Задания:
a - Как будет выглядеть отрывок текста о реформе художественного ремесла, начиная со слов «Во вторую половину» и далее вплоть до слов «формообразующих культурных сил.», если переименовать «архитектуры» в «зодчества»?
b - В каких строках записей встречается строка «multi»? Покажите каждую такую строку.

Фрагмент текста:
★ ★ ★ ★ ★ ★ ★
Во вторую половину XIX века в качестве эстетической проблемы в первую очередь воспринимаются массовые продукты повседневного употребления, которые ускользают от стилеобразующей силы традиционного ремесленного искусства. Посредством реформы художественного ремесла Джон Рёскин и Уильям Моррис стремились уничтожить разверзшуюся в повседневности индустриального жизненного мира пропасть между полезностью и красотой. Это реформистское движение руководствуется расширенным и указующим в будущее понятием архитектуры, сочетающимся с требованием архитектурного оформления всей физической среды буржуазного общества. Особое противоречие Моррис видит между демократическими требованиями, сводящимися к всеобщей причастности к культуре, и тем фактом, что при индустриальном капитализме все большее количество сфер жизни отчуждается от формообразующих культурных сил.

Второй вызов для архитектуры вытекает из разработки новых материалов (таких, как стекло и железо, литая сталь и цемент) и новых производственных методов (прежде всего использования готовых конструкций). На протяжении XIX века инженеры развивают строительную технику и тем самым осваивают такие оформительские возможности архитектуры, которые выходят за классические рамки конструктивного освоения плоскостей и пространств. Первое впечатление, произведенное на очарованных современников происшедшими от построек оранжерейного типа стеклянными дворцами со стандартизованными деталями, касалось нового порядка размеров и новых конструктивных принципов; они революционизировали зрительные привычки и ощущение пространства у наблюдателей не меньше, чем железная дорога — ощущение времени у пассажиров. Интерьер лишенного центра и изобилующего повторяющимися конструкциями лондонского Хрустального дворца, должно быть, воздействовал на современников подобно «раздвижению» всех известных измерений оформленного пространства.
★ ★ ★ ★ ★ ★ ★
Исходные записи:
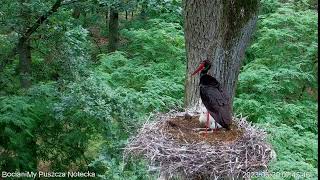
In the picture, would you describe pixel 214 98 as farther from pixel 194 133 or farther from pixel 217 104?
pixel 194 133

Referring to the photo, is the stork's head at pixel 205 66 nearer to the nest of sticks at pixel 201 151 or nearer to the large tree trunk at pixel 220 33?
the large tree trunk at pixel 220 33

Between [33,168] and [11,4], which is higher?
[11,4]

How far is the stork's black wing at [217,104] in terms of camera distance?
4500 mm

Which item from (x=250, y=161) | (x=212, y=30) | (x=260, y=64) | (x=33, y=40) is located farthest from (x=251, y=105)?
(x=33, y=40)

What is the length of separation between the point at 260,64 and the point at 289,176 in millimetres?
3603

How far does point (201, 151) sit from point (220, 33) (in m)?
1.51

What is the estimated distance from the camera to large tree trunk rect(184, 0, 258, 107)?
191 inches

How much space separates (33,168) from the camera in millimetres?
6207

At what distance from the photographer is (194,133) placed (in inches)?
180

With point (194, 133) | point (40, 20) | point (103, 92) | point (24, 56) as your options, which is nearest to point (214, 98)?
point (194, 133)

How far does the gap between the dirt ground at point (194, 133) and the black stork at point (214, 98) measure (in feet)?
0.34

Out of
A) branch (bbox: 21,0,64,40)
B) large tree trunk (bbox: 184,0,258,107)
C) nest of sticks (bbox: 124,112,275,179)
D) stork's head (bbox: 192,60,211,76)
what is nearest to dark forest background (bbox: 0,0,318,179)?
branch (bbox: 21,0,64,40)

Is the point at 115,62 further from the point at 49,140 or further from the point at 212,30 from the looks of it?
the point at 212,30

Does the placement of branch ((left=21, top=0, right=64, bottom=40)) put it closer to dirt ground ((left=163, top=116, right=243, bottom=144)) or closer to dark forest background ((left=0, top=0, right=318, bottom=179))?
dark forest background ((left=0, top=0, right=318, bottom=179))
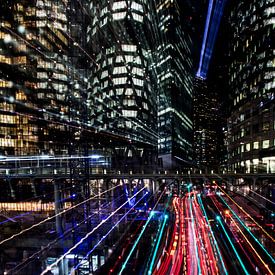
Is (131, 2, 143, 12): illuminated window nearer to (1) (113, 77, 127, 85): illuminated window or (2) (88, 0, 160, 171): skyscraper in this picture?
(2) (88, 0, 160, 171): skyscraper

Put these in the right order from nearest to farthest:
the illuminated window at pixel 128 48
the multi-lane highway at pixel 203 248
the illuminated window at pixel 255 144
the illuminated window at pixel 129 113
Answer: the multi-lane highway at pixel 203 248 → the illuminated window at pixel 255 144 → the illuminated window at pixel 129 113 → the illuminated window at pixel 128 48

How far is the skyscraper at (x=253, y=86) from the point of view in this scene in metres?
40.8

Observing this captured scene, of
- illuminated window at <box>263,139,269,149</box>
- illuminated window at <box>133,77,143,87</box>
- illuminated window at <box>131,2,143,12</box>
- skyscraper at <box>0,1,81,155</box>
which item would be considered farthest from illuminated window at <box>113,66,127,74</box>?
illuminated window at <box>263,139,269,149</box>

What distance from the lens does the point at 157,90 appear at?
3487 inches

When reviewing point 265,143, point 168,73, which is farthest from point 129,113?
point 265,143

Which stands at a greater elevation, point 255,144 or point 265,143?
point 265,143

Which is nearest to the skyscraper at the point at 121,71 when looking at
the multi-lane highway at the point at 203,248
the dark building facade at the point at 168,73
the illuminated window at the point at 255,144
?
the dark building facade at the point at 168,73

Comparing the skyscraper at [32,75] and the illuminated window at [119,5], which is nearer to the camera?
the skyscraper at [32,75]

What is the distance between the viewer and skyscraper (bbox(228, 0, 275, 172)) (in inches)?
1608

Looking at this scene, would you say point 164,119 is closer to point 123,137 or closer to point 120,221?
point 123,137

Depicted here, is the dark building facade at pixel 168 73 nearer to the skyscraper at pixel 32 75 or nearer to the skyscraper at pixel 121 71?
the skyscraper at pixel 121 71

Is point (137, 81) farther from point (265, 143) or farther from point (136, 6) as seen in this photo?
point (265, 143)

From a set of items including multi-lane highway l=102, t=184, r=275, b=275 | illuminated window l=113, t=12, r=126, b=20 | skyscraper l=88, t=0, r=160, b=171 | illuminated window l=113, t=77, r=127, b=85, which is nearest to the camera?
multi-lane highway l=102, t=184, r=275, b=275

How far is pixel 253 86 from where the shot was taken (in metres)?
★ ★ ★ ★ ★ ★ ★
Ожидаемые результаты:
a -
Во вторую половину XIX века в качестве эстетической проблемы в первую очередь воспринимаются массовые продукты повседневного употребления, которые ускользают от стилеобразующей силы традиционного ремесленного искусства. Посредством реформы художественного ремесла Джон Рёскин и Уильям Моррис стремились уничтожить разверзшуюся в повседневности индустриального жизненного мира пропасть между полезностью и красотой. Это реформистское движение руководствуется расширенным и указующим в будущее понятием зодчества, сочетающимся с требованием архитектурного оформления всей физической среды буржуазного общества. Особое противоречие Моррис видит между демократическими требованиями, сводящимися к всеобщей причастности к культуре, и тем фактом, что при индустриальном капитализме все большее количество сфер жизни отчуждается от формообразующих культурных сил.

b -
the multi-lane highway at pixel 203 248
Answer: the multi-lane highway at pixel 203 248 → the illuminated window at pixel 255 144 → the illuminated window at pixel 129 113 → the illuminated window at pixel 128 48
the multi-lane highway at the point at 203,248
From a set of items including multi-lane highway l=102, t=184, r=275, b=275 | illuminated window l=113, t=12, r=126, b=20 | skyscraper l=88, t=0, r=160, b=171 | illuminated window l=113, t=77, r=127, b=85, which is nearest to the camera?
multi-lane highway l=102, t=184, r=275, b=275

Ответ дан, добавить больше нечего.